WHAT IS BEING ASKED:
Starting from the line containing "What order do", write out every remaining line exactly, the last one included.

-------

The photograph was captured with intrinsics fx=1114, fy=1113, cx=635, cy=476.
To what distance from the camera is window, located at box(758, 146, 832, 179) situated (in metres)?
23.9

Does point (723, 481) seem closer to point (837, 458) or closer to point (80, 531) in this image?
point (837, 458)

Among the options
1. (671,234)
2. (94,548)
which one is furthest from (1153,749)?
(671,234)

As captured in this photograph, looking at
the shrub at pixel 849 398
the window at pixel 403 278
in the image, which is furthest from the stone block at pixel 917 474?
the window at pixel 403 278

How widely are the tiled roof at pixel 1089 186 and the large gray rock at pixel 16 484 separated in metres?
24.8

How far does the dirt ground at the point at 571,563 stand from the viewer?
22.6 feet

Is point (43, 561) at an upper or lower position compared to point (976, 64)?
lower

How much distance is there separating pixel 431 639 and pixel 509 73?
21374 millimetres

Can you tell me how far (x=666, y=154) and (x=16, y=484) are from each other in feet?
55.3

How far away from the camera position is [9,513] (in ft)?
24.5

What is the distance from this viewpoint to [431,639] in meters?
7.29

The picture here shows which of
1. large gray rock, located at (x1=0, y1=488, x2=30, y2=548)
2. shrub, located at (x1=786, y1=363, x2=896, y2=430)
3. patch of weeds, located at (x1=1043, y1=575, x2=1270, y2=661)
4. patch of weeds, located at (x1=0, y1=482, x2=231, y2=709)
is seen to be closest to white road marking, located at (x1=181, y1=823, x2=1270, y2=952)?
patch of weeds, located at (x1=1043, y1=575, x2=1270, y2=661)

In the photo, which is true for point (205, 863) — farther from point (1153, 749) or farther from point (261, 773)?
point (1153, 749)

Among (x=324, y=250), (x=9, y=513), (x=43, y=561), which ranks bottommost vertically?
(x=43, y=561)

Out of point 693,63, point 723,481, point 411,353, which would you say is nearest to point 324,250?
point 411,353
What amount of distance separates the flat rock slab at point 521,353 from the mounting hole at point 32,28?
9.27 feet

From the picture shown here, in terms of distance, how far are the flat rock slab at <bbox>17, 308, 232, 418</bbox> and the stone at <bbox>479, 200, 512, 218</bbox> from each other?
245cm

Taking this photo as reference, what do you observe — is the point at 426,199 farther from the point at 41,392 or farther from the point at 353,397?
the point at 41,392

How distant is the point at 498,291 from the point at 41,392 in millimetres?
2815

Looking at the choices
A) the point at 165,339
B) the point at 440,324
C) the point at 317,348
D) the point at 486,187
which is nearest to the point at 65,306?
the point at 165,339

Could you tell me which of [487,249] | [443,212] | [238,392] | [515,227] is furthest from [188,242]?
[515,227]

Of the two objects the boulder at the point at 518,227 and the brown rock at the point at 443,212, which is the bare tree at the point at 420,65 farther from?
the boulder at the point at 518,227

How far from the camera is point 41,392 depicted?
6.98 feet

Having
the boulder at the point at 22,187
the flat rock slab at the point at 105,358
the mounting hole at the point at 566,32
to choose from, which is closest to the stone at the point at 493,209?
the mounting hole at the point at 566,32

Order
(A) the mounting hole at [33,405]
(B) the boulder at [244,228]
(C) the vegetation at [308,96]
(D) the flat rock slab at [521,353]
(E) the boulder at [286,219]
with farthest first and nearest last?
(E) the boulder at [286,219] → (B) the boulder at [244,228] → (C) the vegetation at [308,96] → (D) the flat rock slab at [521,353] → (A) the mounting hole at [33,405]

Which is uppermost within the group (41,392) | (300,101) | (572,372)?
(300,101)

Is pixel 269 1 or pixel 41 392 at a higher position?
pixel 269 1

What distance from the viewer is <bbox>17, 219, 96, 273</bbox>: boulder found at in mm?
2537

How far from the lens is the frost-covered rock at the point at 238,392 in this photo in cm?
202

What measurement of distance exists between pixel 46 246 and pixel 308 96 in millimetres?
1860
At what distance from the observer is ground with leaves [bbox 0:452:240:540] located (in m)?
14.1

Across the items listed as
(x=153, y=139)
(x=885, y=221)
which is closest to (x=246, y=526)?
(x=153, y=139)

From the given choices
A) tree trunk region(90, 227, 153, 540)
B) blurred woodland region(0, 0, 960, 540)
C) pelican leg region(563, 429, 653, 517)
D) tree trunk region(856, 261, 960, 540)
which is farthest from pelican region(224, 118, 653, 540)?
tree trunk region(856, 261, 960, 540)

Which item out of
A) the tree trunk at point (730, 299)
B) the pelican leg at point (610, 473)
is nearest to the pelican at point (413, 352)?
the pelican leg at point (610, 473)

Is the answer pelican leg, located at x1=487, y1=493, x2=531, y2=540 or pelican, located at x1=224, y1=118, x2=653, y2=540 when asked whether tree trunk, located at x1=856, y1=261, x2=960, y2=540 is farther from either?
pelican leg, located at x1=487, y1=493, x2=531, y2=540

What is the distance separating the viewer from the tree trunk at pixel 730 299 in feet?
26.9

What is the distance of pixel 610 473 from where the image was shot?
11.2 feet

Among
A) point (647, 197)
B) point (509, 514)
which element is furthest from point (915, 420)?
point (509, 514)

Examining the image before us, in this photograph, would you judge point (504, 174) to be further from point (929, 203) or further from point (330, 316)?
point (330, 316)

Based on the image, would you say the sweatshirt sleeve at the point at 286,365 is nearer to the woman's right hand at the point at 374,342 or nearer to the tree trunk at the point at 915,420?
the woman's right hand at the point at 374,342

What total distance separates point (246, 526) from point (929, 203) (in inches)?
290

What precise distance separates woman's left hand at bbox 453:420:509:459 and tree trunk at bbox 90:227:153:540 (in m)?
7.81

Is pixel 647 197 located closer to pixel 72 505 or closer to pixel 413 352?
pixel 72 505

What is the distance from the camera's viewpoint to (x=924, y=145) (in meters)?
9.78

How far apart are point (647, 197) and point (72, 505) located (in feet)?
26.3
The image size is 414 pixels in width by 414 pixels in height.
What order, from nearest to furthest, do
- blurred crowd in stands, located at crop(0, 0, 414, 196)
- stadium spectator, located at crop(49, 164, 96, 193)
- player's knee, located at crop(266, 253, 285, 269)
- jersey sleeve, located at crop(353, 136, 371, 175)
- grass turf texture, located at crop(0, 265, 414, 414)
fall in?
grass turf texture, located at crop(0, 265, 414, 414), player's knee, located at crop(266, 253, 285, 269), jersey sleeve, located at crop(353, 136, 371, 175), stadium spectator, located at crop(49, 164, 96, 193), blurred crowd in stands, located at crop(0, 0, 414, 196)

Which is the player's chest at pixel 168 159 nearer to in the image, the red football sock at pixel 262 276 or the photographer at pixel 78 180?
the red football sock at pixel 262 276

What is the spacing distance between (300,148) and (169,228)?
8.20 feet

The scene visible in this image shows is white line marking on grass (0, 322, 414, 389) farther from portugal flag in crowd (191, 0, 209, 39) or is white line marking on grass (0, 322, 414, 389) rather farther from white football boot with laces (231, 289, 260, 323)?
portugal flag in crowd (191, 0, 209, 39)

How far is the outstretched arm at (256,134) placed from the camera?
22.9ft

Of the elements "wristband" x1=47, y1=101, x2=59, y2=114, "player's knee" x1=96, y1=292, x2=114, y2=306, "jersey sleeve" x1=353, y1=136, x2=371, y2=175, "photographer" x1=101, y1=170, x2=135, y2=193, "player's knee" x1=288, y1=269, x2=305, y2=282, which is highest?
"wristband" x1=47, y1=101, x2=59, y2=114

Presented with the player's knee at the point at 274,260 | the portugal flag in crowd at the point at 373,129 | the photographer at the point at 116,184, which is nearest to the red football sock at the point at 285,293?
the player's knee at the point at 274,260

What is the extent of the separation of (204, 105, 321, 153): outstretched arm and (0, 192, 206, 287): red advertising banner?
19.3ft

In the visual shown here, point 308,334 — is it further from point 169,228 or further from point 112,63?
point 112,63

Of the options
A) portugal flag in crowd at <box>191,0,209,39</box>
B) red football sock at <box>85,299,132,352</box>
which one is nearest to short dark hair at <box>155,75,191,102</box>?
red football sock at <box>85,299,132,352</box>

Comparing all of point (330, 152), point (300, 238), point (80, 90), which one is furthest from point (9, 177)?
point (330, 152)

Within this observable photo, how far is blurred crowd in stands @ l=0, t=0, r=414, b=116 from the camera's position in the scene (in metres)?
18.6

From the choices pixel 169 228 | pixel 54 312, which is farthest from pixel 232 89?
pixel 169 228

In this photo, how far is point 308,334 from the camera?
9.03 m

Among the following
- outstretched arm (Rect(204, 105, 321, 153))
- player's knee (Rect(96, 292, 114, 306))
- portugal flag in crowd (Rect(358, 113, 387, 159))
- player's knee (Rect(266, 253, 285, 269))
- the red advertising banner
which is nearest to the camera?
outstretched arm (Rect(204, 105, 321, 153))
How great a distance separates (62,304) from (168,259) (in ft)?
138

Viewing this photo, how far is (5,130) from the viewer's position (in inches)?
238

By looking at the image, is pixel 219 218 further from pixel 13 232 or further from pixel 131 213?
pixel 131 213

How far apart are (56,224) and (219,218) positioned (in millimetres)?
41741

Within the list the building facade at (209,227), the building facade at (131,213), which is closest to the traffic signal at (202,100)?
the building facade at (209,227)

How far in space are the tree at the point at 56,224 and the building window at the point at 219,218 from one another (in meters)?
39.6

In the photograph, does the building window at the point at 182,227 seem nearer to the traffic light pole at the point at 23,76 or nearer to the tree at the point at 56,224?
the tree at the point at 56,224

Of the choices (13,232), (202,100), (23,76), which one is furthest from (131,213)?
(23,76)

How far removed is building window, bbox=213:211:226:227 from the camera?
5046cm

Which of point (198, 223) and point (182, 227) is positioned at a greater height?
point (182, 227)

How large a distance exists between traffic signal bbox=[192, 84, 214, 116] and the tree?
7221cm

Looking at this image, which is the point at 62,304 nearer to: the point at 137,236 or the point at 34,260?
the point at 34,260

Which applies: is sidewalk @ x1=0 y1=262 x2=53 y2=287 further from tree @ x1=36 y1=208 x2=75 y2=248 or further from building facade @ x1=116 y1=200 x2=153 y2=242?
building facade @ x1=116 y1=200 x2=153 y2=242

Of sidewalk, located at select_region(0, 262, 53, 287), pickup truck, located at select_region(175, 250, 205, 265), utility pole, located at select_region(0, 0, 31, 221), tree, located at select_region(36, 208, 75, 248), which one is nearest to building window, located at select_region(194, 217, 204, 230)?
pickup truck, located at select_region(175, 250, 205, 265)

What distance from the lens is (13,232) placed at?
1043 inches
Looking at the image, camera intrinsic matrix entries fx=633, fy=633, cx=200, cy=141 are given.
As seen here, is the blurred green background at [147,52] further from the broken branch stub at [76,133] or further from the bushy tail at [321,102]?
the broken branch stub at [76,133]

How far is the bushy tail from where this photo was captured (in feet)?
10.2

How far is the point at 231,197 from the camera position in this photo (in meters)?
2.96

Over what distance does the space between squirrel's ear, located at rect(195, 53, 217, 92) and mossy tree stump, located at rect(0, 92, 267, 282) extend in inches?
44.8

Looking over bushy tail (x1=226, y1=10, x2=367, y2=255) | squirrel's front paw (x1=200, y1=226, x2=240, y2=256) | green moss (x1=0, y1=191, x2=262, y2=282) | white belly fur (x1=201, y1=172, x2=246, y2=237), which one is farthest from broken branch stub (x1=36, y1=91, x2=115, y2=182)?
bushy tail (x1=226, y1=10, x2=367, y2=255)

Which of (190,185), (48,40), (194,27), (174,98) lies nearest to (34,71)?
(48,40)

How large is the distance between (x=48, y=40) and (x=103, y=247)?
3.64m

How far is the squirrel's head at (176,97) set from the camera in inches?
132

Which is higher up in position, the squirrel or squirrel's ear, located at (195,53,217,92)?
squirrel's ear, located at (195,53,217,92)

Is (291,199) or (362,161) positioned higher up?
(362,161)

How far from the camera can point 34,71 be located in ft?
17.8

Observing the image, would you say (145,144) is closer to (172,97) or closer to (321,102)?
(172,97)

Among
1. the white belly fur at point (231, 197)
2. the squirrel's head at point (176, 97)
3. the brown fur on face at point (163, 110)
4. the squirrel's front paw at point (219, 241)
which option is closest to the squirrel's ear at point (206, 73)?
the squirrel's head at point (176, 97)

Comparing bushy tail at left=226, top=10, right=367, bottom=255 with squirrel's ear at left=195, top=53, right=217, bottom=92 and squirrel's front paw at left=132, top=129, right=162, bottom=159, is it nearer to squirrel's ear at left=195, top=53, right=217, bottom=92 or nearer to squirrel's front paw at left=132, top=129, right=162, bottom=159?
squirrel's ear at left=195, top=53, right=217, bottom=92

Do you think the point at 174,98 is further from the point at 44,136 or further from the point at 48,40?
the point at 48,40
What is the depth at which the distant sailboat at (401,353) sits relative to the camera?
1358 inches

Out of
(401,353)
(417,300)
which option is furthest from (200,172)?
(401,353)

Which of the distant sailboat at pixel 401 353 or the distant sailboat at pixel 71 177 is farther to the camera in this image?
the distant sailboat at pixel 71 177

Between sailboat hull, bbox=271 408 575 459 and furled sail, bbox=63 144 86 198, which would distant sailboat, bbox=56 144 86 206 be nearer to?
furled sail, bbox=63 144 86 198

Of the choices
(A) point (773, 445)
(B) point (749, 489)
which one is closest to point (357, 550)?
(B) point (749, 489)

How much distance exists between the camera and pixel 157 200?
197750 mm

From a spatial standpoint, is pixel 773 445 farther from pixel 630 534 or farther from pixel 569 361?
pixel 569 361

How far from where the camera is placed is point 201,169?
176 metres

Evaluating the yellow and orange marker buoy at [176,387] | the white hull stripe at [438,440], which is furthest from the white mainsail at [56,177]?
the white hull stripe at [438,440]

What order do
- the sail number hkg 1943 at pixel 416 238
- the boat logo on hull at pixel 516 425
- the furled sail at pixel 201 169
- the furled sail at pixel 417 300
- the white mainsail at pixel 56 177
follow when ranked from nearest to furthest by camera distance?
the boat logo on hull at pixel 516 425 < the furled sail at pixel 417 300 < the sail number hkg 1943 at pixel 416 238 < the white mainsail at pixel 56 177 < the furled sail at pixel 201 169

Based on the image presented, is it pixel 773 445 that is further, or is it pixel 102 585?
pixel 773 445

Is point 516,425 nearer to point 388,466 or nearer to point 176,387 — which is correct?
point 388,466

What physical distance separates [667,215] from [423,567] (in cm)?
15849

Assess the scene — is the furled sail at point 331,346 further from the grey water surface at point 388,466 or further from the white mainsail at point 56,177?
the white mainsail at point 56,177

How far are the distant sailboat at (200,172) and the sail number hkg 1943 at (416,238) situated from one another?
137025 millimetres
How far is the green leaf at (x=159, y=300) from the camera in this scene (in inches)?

-------

ANSWER FOR THIS EXERCISE:
What order do
- the sail number hkg 1943 at pixel 416 238
- the boat logo on hull at pixel 516 425
- the furled sail at pixel 201 169
- the furled sail at pixel 417 300
- the white mainsail at pixel 56 177
follow when ranked from nearest to furthest by camera distance?
the boat logo on hull at pixel 516 425 < the furled sail at pixel 417 300 < the sail number hkg 1943 at pixel 416 238 < the white mainsail at pixel 56 177 < the furled sail at pixel 201 169

Based on the image presented, is it pixel 773 445 that is further, or is it pixel 102 585?
pixel 773 445

Is point 516,425 nearer to point 388,466 or nearer to point 176,387 — which is correct?
point 388,466

What physical distance separates [667,215] from [423,567] (in cm)?
15849

Assess the scene — is the furled sail at point 331,346 further from the grey water surface at point 388,466 or further from the white mainsail at point 56,177?
the white mainsail at point 56,177

How far are the distant sailboat at (200,172) and the sail number hkg 1943 at (416,238) situated from one another?
137025 millimetres
How far is the green leaf at (x=159, y=300) from the camera in this scene (in inches)?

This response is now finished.